Histone mRNA stem-loop. This hairpin loop including the closing base pair is identical in sequence to PSTVd’s HP (Fig. 5a). (a) Comparison of hairpin loops of PDB entries 1JU7 (red), 1KKS (cyan), and 4QOZ (gold); model 5 of 1JU7 and model 8 of 1KKS are shown, which are annotated as best structures in their respective PDB files.

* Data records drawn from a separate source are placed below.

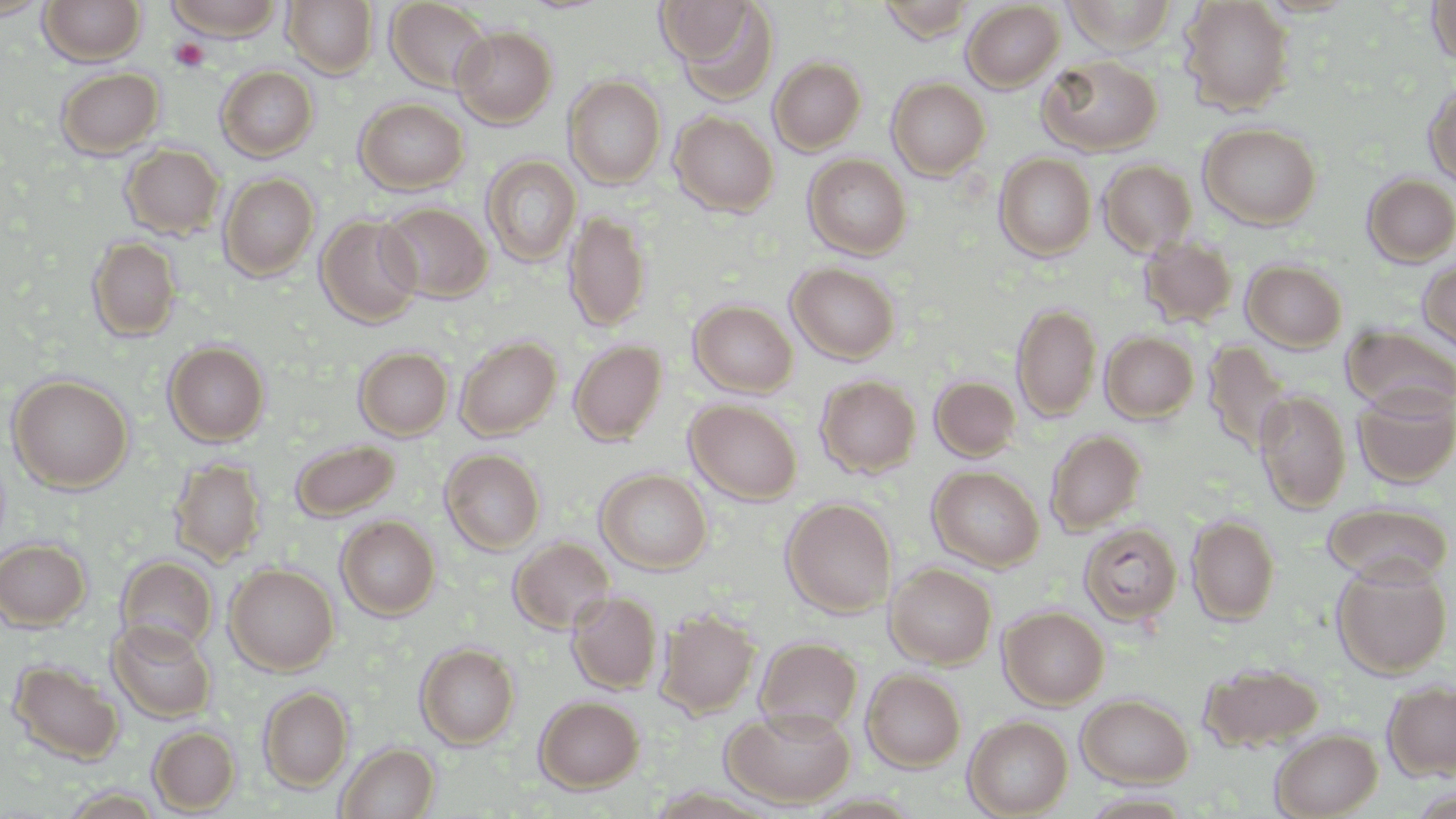
Summary:
  - Coordinate format: approximate bounding boxes as [x1, y1, x2, y2] in pixels
  - Uninfected red blood cell locations: [0, 0, 51, 19], [39, 0, 146, 66], [165, 0, 285, 41], [283, 0, 378, 78], [385, 0, 493, 93], [875, 0, 977, 42], [1062, 0, 1179, 54], [1179, 0, 1295, 115], [1427, 0, 1456, 65], [961, 1, 1065, 92], [656, 2, 755, 64], [668, 2, 780, 105], [452, 25, 558, 128], [1038, 54, 1162, 155], [769, 56, 866, 154], [216, 66, 318, 161], [56, 67, 164, 158], [564, 76, 666, 188], [887, 77, 990, 180], [1423, 81, 1456, 188], [355, 98, 469, 194], [670, 111, 779, 216], [1198, 122, 1322, 229], [121, 144, 225, 239], [994, 153, 1096, 261], [481, 154, 581, 267], [804, 154, 912, 260], [1098, 159, 1197, 256], [219, 173, 319, 280], [1361, 173, 1456, 266], [378, 202, 493, 303], [564, 209, 651, 332], [316, 214, 423, 327], [1139, 235, 1238, 327], [88, 236, 181, 342], [1417, 258, 1456, 352], [1241, 259, 1347, 351], [787, 262, 901, 363], [689, 300, 798, 397], [1011, 303, 1102, 422], [1341, 324, 1456, 415], [1100, 331, 1199, 423], [456, 336, 561, 439], [1203, 339, 1292, 455], [569, 340, 667, 445], [164, 341, 270, 447], [354, 346, 453, 440], [8, 375, 133, 492], [815, 375, 921, 477], [930, 376, 1020, 461], [1352, 384, 1456, 488], [1254, 389, 1351, 513], [685, 399, 802, 504], [1045, 430, 1146, 536], [290, 439, 400, 521], [441, 448, 546, 554], [169, 458, 266, 567], [928, 465, 1044, 571], [595, 469, 712, 574], [781, 497, 897, 618], [1323, 502, 1454, 586], [1186, 515, 1280, 625], [336, 516, 440, 620], [1078, 522, 1182, 626], [0, 538, 91, 630], [509, 538, 615, 634], [116, 555, 218, 655], [1332, 560, 1452, 678], [886, 563, 997, 669], [225, 564, 339, 674], [567, 591, 662, 694], [998, 606, 1109, 708], [656, 609, 760, 718], [108, 619, 216, 723], [755, 637, 862, 734], [415, 643, 519, 749], [8, 659, 124, 765], [1200, 662, 1324, 751], [862, 669, 966, 772], [1383, 680, 1456, 781], [258, 686, 353, 791], [1076, 693, 1194, 787], [534, 696, 644, 793], [722, 707, 856, 809], [963, 716, 1073, 818], [148, 726, 239, 813], [1270, 728, 1382, 819], [336, 742, 438, 819], [1081, 791, 1198, 818]
  - Platelet locations: [169, 39, 210, 72]
  - Slide-level diagnosis: negative for blood parasites
  - Modality: light microscopy
  - Field of view: single
  - Stain: May-Grünwald-Giemsa
  - Image size: 1456×819 pixels
  - Magnification: 1000x
  - Preparation: thin blood smear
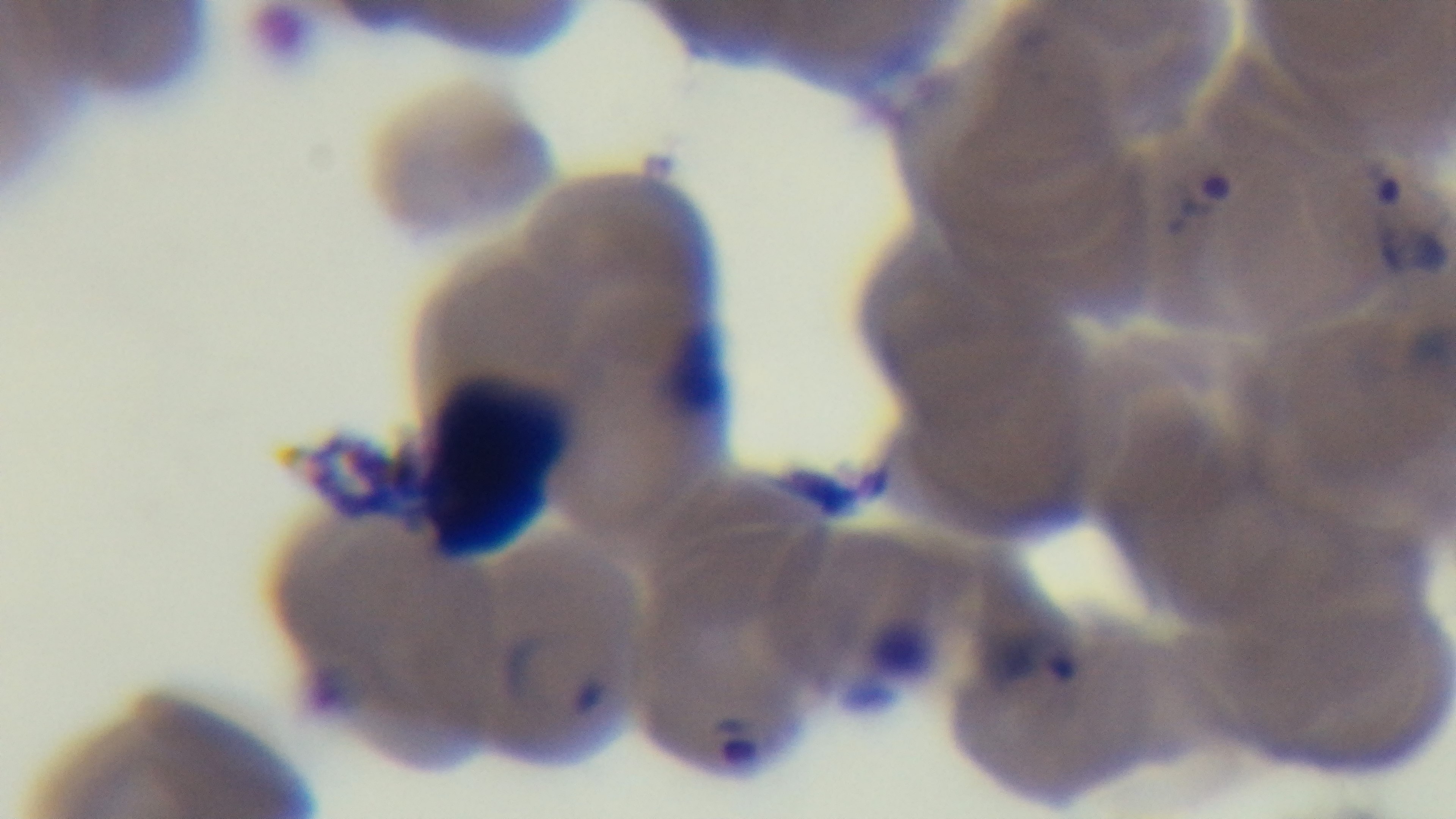

Giemsa stain. Preparation: thin smear. Mounted 4K digital camera. Malaria status: infected. Oil-immersion objective, 100x. One field from the slide. Photomicrograph.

Views from different angles are shown in Supplementary Fig. S4. (b) Hairpin loop (cartoon in gold) from 4QOZ, bound by Exo (cartoon in lightpink) and SLBP (cartoon in darkgreen); a few amino acid side chains, which interact with RNA backbone and bases, are labelled. (c) Logo of 11,099 histone mRNA loops from Rfam-11 (ID: Histone3); three sequences have an additional nucleotide after position 6. (d) Logo of 36 non-redundant histone mRNA loops from Rfam-11.

Figure 8

View on kissing-loop interaction. The nucleotides 1319–1329 and 1362–1370 from PDB entry 3J3W are visualized by rnaview (left) and by RasMol (right). The hairpin loop 1363–1369 is identical in sequence to the standard hairpin loop of CEVd.